New chopper 2 hours too late

Hyderabad, September 07: A two-hour window would have put Y.S. Rajashekhar Reddy in a new helicopter instead of the 10-year-old one that was apparently readied overnight, a preliminary police report has suggested.

An AugustaWestland 139 chopper, brought three months ago by the Andhra Pradesh government for Reddy’s use, landed in the same airport two hours after the chief minister lifted off.

The preliminary probe by the criminal investigation department, which is carrying out an inquiry into the crash independent of the civil aviation investigation, said that the state-run Andhra Pradesh Aviation Corporation had assured the chief minister’s office on September 1, a day before the crash, that the Augusta would be ready to Chittoor. for the flight

But when Reddy reached the airport, pilot S.K. Bhatia told him they would be taking the Bell 430, a 10-year-old chopper that had not been in use for the past four months.

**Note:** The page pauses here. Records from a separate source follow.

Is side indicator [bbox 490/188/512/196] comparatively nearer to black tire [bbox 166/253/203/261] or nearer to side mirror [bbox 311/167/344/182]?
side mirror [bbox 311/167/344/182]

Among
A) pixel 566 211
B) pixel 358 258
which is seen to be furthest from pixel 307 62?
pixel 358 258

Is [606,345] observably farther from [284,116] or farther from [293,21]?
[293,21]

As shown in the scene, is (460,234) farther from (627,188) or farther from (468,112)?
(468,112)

The Bell 430 had already flown around 582 hours — 82 hours more than the mandatory 500 hours after which it should have been sent for overhaul. It was not clear if the Bell 430 was overhauled in the intervening four months.

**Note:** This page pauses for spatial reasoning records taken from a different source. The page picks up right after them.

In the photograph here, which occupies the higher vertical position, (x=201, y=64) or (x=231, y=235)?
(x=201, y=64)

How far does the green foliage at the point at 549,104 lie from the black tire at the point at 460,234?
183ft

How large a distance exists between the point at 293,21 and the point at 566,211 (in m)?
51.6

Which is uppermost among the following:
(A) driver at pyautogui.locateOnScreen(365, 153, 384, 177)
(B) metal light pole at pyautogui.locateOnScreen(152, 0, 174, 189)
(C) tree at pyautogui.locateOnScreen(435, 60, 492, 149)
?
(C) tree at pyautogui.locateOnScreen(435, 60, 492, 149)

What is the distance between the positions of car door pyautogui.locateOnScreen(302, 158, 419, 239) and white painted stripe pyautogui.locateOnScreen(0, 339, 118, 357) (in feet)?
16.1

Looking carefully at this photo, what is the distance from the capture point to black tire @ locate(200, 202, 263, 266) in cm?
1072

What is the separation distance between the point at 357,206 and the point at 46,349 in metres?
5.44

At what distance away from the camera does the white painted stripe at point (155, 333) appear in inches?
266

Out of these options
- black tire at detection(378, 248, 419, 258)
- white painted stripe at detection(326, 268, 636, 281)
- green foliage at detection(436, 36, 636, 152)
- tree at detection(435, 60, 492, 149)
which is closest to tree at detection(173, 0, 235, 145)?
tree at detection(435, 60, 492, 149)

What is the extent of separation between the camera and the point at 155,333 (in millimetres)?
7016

Although Reddy’s security officer A.S.C. Wesley expressed concern, the chief minister brushed aside the objections to the change of plan as he was keen not to delay kicking off Racha Banda, a scheme to take the administration closer to the people.

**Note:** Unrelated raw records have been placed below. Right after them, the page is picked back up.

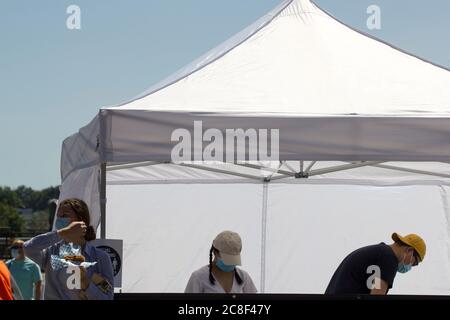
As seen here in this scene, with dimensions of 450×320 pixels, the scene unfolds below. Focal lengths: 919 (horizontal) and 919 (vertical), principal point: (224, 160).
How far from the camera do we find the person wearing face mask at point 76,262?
4984mm

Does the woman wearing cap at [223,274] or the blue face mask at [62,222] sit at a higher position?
the blue face mask at [62,222]

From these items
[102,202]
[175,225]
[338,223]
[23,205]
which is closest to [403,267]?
[102,202]

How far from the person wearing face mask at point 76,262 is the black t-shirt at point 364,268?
144 cm

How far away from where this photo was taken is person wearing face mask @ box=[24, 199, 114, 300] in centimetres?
498

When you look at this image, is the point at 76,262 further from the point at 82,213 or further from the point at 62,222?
the point at 62,222

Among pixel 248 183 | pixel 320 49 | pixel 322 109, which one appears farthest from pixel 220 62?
pixel 248 183

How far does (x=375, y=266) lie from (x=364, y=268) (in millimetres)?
77

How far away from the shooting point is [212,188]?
10.8m

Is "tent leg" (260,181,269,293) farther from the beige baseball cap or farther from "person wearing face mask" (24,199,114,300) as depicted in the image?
"person wearing face mask" (24,199,114,300)

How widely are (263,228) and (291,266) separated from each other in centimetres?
54

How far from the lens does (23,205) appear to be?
132 metres

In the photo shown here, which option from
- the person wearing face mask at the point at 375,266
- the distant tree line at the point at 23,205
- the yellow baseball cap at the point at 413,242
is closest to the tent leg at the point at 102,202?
the person wearing face mask at the point at 375,266

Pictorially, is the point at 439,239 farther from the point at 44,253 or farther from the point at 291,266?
the point at 44,253

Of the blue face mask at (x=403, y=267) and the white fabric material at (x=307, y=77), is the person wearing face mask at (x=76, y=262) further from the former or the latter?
the blue face mask at (x=403, y=267)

Two hours after the chopper lifted off with Reddy, the Augusta, which had been sent for servicing, landed at Begumpet in Hyderabad.

Suspicion of haste has also arisen. The CID suspects that the old helicopter and the pilots were not fully equipped with the standard flight operations like maps of contingency flight paths. “If they had the maps, they would have known that there were convenient plain areas, just 2km from Atamakur/Rudrakonda (near the crash site), for emergency landing,” said the report.

The CID’s findings have raised several questions of official failure. The CID has sought approval for a full-scale probe. Some of the issues raised by the sleuths are technical.

CID chief A. Sivanarayana, who went to the crash site in the Nallamala forests, is said to have expressed anguish in the report over the missing emergency location transmitter (ELT), a cockpit device activated in case of a crash landing.

However, Colonel (retired) Pradeep Srivastava, a former army aviation pilot, told The Telegraph: The container with the transmitter is slightly smaller than the size of a shoebox. It is in the cockpit in a position where the pilot can quickly switch it on manually. But the ELT may get destroyed in an explosion or fire….”

CID officials said the ground engineers’ certificate of airworthiness, needed for each flight, was missing. This has raised questions if the chopper had been cleared for the trip, though the local authority had said it was “fully airworthy”.